223. Das Interesse an alsbaldiger Feststellung fehlt sowohl für den Antrag gegen die Beklagte zu 1. als auch für den inhaltsgleichen Antrag gegen die Beklagte zu 2. darüber hinaus deshalb, weil die Klägerin die ursprünglich von ihr behauptete Rechtsbeziehung zwischen ihr und beiden Beklagten nunmehr selbst in Abrede stellt. Mit ihrem Vortrag, sie habe im Laufe des Rechtsstreits dem Übergang ihres Arbeitsverhältnisses sowohl auf die Beklagte zu 1. als auch auf die Beklagte zu 2. widersprochen, hat die Klägerin geltend gemacht, die von ihr zunächst behaupteten Vertragsverhältnisse als Grundlage ihres Feststellungsinteresses bestünden tatsächlich nicht und hätten auch nicht bestanden. Der Widerspruch gegen den Übergang des Arbeitsverhältnisses im Zuge eines Betriebsübergangs nach § 613a Abs. 6 BGB wirkt auf den Zeitpunkt des Betriebsübergangs zurück (ständige Rechtsprechung, vgl. nur - Rn. 37 mwN, AP BGB § 613a Widerspruch Nr. 1 = EzA BGB 2002 § 613a Nr. 57). Ist er wirksam, ist das Arbeitsverhältnis der Klägerin über den beim - ersten - Betriebsveräußerer, der DT AG, verblieben.
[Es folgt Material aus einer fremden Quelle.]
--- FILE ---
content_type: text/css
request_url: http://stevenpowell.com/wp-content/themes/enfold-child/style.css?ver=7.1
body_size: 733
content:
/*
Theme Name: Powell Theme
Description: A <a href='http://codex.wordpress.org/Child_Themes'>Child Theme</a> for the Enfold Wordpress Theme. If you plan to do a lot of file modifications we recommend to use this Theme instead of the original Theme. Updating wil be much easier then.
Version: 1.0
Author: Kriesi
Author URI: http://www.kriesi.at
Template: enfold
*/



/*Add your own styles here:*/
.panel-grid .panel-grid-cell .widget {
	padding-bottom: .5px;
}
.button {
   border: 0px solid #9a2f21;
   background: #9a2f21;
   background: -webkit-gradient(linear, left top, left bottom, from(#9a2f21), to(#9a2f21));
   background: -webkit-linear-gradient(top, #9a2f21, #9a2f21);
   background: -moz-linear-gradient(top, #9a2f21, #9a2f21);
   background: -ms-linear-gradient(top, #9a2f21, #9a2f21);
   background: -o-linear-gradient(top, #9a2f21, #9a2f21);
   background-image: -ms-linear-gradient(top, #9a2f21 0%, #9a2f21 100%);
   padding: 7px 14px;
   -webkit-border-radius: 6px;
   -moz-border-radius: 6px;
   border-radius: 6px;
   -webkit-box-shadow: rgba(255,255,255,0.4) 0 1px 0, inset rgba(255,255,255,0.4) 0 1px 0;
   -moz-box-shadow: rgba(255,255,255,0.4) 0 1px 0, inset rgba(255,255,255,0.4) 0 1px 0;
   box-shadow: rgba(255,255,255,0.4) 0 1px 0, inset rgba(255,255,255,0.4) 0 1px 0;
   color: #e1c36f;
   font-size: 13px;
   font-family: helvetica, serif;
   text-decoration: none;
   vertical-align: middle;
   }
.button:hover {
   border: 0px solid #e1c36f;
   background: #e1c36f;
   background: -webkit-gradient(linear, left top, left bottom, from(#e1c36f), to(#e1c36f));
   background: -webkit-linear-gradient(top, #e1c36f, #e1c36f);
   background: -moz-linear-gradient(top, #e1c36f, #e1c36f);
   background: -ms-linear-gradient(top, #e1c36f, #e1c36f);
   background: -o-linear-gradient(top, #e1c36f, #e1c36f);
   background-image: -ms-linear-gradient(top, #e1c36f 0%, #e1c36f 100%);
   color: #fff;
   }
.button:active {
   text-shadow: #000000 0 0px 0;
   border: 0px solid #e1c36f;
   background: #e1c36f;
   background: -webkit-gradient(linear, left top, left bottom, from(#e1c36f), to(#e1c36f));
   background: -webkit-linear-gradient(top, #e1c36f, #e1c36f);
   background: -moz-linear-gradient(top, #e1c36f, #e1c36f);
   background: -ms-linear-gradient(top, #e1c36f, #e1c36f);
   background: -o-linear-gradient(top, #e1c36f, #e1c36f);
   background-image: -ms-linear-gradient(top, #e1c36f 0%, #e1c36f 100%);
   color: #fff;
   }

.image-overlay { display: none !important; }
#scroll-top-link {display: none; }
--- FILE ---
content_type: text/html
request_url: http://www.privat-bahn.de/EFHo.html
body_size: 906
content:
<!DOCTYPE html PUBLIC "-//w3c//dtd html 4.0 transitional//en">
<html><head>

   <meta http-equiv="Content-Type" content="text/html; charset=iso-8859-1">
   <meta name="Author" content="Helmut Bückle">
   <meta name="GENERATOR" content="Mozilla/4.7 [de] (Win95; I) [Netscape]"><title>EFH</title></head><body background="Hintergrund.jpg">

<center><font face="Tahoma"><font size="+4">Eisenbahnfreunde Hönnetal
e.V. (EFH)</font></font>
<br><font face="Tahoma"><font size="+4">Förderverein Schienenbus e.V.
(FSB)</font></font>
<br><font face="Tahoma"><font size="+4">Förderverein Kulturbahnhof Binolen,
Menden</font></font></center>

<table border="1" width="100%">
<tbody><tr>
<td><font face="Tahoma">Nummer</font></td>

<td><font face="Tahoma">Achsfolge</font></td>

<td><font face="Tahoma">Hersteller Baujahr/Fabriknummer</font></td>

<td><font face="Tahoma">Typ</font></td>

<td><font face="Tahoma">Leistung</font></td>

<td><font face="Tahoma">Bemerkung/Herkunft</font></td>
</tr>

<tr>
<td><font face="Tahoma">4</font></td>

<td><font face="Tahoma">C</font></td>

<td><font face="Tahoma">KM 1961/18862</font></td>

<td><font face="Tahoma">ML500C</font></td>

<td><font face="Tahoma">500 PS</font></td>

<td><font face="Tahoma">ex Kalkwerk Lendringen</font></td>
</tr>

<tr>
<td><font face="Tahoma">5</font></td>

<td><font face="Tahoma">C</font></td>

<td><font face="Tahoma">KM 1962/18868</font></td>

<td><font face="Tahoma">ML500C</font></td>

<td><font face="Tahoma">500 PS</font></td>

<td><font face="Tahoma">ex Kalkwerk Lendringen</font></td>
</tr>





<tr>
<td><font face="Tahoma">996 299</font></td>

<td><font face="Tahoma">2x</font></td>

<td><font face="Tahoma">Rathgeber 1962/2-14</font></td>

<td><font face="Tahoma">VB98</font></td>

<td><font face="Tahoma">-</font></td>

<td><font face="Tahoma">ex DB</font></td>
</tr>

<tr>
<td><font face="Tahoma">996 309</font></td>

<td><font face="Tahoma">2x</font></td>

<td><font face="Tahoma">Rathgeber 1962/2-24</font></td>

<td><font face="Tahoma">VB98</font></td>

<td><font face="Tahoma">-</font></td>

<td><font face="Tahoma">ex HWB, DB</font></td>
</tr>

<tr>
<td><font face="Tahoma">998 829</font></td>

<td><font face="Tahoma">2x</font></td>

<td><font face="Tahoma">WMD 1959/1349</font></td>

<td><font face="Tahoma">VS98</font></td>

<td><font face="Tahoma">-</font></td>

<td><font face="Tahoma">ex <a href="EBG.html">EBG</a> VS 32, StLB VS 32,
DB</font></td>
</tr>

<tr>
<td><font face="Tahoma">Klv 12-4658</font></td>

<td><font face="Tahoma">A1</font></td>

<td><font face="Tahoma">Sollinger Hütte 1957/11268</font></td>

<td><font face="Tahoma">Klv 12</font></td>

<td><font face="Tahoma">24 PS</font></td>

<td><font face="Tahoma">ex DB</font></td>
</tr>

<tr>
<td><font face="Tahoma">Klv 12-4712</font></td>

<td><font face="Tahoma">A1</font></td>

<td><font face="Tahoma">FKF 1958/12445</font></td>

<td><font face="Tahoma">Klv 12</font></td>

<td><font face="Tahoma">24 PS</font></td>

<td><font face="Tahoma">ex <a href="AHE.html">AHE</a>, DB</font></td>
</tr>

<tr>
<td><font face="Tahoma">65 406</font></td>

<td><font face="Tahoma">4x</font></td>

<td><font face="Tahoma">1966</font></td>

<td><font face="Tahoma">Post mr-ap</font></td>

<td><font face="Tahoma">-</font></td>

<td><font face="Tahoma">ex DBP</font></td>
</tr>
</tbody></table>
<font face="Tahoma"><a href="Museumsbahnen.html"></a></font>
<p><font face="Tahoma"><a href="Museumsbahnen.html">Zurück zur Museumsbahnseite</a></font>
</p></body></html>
Dann fehlt es nach dem eigenen Vortrag der Klägerin an einem Feststellungsinteresse für den Klageantrag, was auch noch in der Revisionsinstanz zu berücksichtigen ist.
23Die Klägerin kann sich auch nicht mit Erfolg darauf berufen, sie verfolge ihre Feststellungsanträge nur noch vorsorglich für den Fall weiter, dass ihren Widersprüchen mangels Wirksamkeit diese Rechtsfolge nicht zukommen sollte. Dies ändert an der Unzulässigkeit ihrer Anträge nichts. Solange nicht festgestellt ist, dass den Widersprüchen keine Rechtswirkungen zukommen oder zumindest ihre Wirksamkeit von der Klägerin nicht weiter geltend gemacht wird, beantragt sie in der Sache eine „Feststellung auf Vorrat“ für ein Rechtsverhältnis, dessen Bestand sie derzeit selbst in Abrede stellt. Hierfür fehlt ihr das prozessual erforderliche besondere Interesse an alsbaldiger Feststellung.
24II. Die in der Revisionsinstanz erstmals hilfsweise angekündigten Anträge der Klägerin sind auch deshalb unzulässig, weil es sich dabei um eine Einführung neuer, klageändernder Sachanträge handelt, die teilweise mit neuem Tatsachenvortrag verbunden sind. Dies kann der Senat nicht berücksichtigen (vgl. statt aller - Rn. 24, AP ZPO § 253 Nr. 48; - 4 AZR 491/08 - Rn. 10, BAGE 132, 268).
III. Die Klägerin hat als unterliegende Partei die Kosten des Rechtsstreits zu tragen, § 91 Abs. 1 ZPO. Dies gilt auch für die Kosten der Berufung, welche die Beklagten zu 1. und 2. erkennbar jeweils nur gegen den sie betreffenden Teil des arbeitsgerichtlichen Urteils eingelegt haben. Es besteht deshalb entgegen der Auffassung des Landesarbeitsgerichts kein Anlass, den Beklagten einen Teil der Kosten des Rechtsstreits aufzuerlegen.